Reação à queda brasileira
Segundo o autor, torcedores argentinos comemoraram nos Estados Unidos ao entoar que “a favela está chorando”. Para Magalhães, porém, parte dos brasileiros já esperava dificuldades da equipe rumo ao hexa, pois “o motor pifou logo no início da subida”.
Percepção internacional
O artigo cita cronistas europeus que veem arrogância na confiança histórica do Brasil em conquistar Copas. A chegada de jogadores como Haaland, de outras seleções, teria evidenciado que o país “não é mais aquilo que pensava ser” no futebol mundial.
Humildade e nova geração
O economista defende que a reconstrução da Seleção ocorra com “humildade” e com uma geração renovada, lembrando o desempenho de Cabo Verde, apontado como exemplo da Copa de 2026.
Lideranças definidas e por definir
No futebol, Magalhães afirma que já está decidido: Carlo Ancelotti comandará a Seleção até a Copa de 2030. Na política, ele destaca que faltam três meses para as eleições que definirão quem governará o Brasil pelos próximos quatro anos.
Cenário externo instável
O autor descreve um ambiente internacional marcado por:
Imagem: Internet
- Avanço de uma direita radical em países vizinhos, inspirada em Donald Trump;
- Risco de os Estados Unidos sob Trump adotarem postura “cada vez mais nitidamente imperialista”;
- Rússia encaminhando-se para um “duro desfecho” na guerra contra a Ucrânia, com ameaça de desabastecimento interno;
- Europa ainda enfrentando problemas econômicos e buscando aumentar investimentos em defesa;
- China surgindo como “ilha de estabilidade”, ainda que dentro dos limites de um regime de partido único.

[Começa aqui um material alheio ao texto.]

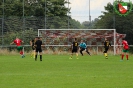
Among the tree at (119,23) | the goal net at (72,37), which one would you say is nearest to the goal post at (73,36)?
the goal net at (72,37)

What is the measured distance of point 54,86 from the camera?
14562 millimetres

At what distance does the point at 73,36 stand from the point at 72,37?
152mm

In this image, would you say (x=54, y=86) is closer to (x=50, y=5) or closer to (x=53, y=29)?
(x=53, y=29)

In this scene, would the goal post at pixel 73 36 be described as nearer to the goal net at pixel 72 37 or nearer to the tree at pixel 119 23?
the goal net at pixel 72 37

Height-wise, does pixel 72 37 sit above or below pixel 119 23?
below

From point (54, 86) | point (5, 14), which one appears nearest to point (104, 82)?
point (54, 86)

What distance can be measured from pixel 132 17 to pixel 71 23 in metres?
6.76

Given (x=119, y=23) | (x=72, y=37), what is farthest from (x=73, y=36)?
(x=119, y=23)

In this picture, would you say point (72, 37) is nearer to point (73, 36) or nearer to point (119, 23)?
point (73, 36)

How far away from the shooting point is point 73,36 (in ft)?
160

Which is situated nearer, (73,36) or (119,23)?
(73,36)

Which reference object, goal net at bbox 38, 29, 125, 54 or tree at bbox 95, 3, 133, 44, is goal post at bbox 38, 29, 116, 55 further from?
tree at bbox 95, 3, 133, 44

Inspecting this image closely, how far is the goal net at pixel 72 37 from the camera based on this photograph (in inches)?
1882

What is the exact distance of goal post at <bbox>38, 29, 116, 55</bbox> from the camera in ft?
158
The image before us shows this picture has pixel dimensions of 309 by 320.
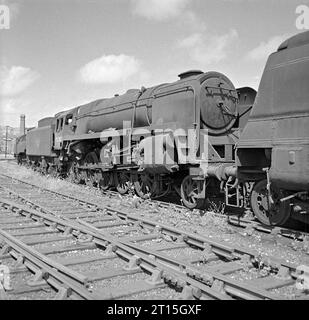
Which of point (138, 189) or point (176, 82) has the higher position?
point (176, 82)

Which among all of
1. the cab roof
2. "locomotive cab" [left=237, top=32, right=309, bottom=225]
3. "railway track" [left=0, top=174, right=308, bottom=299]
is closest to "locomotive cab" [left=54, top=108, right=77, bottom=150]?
"railway track" [left=0, top=174, right=308, bottom=299]

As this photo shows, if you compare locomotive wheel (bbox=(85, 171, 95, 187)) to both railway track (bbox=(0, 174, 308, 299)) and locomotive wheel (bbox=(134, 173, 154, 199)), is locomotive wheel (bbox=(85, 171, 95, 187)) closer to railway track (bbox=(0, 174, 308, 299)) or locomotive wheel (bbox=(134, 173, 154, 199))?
locomotive wheel (bbox=(134, 173, 154, 199))

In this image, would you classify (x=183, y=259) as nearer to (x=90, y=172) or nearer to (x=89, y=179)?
(x=90, y=172)

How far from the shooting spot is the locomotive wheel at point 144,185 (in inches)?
409

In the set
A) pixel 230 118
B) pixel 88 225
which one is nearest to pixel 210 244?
pixel 88 225

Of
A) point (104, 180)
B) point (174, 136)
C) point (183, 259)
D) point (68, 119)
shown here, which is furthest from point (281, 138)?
point (68, 119)

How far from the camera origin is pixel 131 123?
11.1 m

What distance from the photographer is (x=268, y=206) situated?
21.0 feet

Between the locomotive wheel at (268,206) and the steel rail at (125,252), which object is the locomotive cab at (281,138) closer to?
the locomotive wheel at (268,206)

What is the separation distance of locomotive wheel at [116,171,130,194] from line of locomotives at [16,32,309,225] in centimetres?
3

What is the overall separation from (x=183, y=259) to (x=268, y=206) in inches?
89.9

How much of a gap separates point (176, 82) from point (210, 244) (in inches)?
217

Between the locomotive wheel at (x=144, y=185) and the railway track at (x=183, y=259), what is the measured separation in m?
2.63
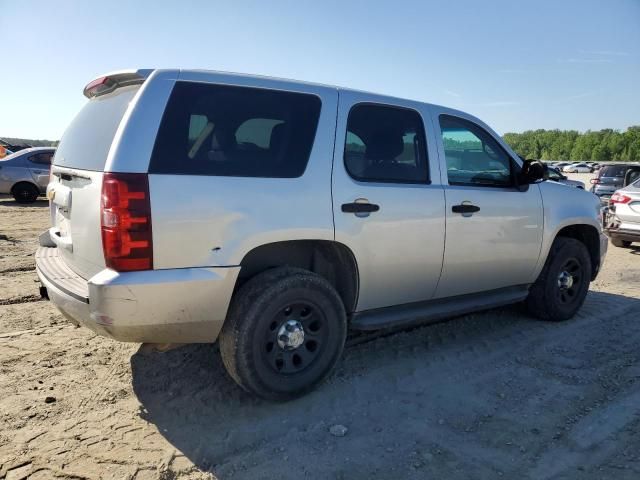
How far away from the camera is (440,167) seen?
3916 mm

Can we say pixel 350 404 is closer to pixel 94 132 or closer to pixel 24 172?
pixel 94 132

Necessidade de projeto nacional
Magalhães conclui que o Brasil precisará de estabilidade política e de um “claro projeto nacional” para se fortalecer em economia, tecnologia e defesa. Ele ressalta que o tema ainda não dominou o debate eleitoral.
No futebol, a meta é reerguer a Seleção “passo a passo” até 2030; na política, o desafio é definir, nas urnas, o futuro do país em meio a um quadro global considerado incerto.